Now display the results as a stacked barplot using peakAnnoBar.

Show code: Generate stacked barplot of peak annotations

## Use the plotAnnoBar function
plotAnnoBar(peakAnno)

However since some annotation overlap, ChIPseeker also provides functions that help evaluate full annotation overlaps.
For example, the upsetplot function which produces an UpSet plot similar to those produced by the library(UpSetR) package.

upsetplot(peakAnno$BRG1)

3.3 Do the peaks of the different factors overlap?

3.3.1 Venn Diagram

We see that the peaks for the 3 factors SOX10, MITF and BRG1 are present to a certain extent in similar regions (although this could be due to the proportions of these regions in the genome). But this doesn’t tell us if the peaks actually overlap. An overlap between the peaks may mean that the factors co-localize, although we won’t know if it’s the case in single cells.
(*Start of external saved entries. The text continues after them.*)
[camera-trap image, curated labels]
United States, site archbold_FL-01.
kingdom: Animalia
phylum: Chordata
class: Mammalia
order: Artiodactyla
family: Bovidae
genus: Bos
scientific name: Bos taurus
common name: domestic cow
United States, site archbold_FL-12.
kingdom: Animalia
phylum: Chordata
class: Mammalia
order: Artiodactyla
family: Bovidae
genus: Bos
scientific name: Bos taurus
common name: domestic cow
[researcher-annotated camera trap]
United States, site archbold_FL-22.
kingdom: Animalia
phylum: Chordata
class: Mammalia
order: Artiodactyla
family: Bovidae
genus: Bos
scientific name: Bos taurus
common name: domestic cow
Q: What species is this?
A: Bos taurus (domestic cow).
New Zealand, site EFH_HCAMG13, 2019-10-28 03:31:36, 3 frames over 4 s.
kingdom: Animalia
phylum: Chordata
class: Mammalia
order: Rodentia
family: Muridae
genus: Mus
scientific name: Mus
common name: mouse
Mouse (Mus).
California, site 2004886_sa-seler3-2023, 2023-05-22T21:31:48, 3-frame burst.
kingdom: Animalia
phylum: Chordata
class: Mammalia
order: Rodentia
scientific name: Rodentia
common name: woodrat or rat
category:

Overlaps between peak datasets can be evaluated using a Venn diagram. Such an approach is implemented in the ChIPpeakAnno package.

After loading the library, we start by computing the overlap between peak sets, keeping the information of all peaks overlapping in each set (see ?findOverlapsOfPeaks for help).

library(ChIPpeakAnno)
ovl <- findOverlapsOfPeaks(peakfilt, connectedPeaks = "keepAll")

ChIPpeakAnno imposes, while plotting the Venn diagram, to compute the significance of the pairwise associations using a hypergeometric test. To this end, we need to estimate the number of all potential binding events which is used by the makeVennDiagram function through the totalTest number. It is used for the hypergeometric sampling that is used to determine if the overlap between two datasets is more than would be expected by chance. This is not a trivial question, the answer is driven by what you know about the binding properties of your factors (eg. sequence specific, mainly intergenic etc). You can find an interesting discussion here. In our case we can refer to the genomic distribution of the peaks that we have plotted previously. We can assume that our TFs have a gene body binding preference. Genes cover roughly 10% of the genome.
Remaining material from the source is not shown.